_Exercise requirements_.
Recast each line of the listing below as a string in a JSON list, one string per line, omitting blank lines. Exclude the pictures from the answer.

(Spatial reasoning data based on images)
+++

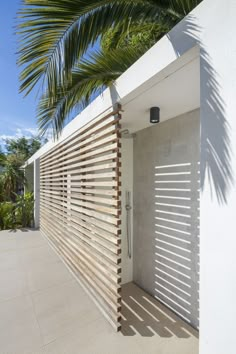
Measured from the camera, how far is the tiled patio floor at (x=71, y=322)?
2456mm

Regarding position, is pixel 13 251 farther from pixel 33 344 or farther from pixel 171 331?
pixel 171 331

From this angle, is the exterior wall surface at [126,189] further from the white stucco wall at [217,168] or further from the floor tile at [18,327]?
the white stucco wall at [217,168]

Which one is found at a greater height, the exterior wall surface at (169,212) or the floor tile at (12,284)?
the exterior wall surface at (169,212)

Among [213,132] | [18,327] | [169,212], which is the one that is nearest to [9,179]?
[18,327]

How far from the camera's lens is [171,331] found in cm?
278

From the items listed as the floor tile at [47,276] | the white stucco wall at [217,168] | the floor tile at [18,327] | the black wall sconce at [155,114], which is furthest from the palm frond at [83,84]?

+++

_Task response_.
[
  "Measured from the camera, how far is the tiled patio floor at (x=71, y=322)?",
  "2456mm",
  "Regarding position, is pixel 13 251 farther from pixel 33 344 or farther from pixel 171 331?",
  "pixel 171 331",
  "From this angle, is the exterior wall surface at [126,189] further from the white stucco wall at [217,168] or further from the floor tile at [18,327]?",
  "the white stucco wall at [217,168]",
  "Which one is found at a greater height, the exterior wall surface at (169,212) or the floor tile at (12,284)?",
  "the exterior wall surface at (169,212)",
  "Among [213,132] | [18,327] | [169,212], which is the one that is nearest to [9,179]?",
  "[18,327]",
  "How far from the camera's lens is [171,331] found in cm?",
  "278",
  "From the items listed as the floor tile at [47,276] | the white stucco wall at [217,168] | the floor tile at [18,327] | the black wall sconce at [155,114], which is furthest from the palm frond at [83,84]?"
]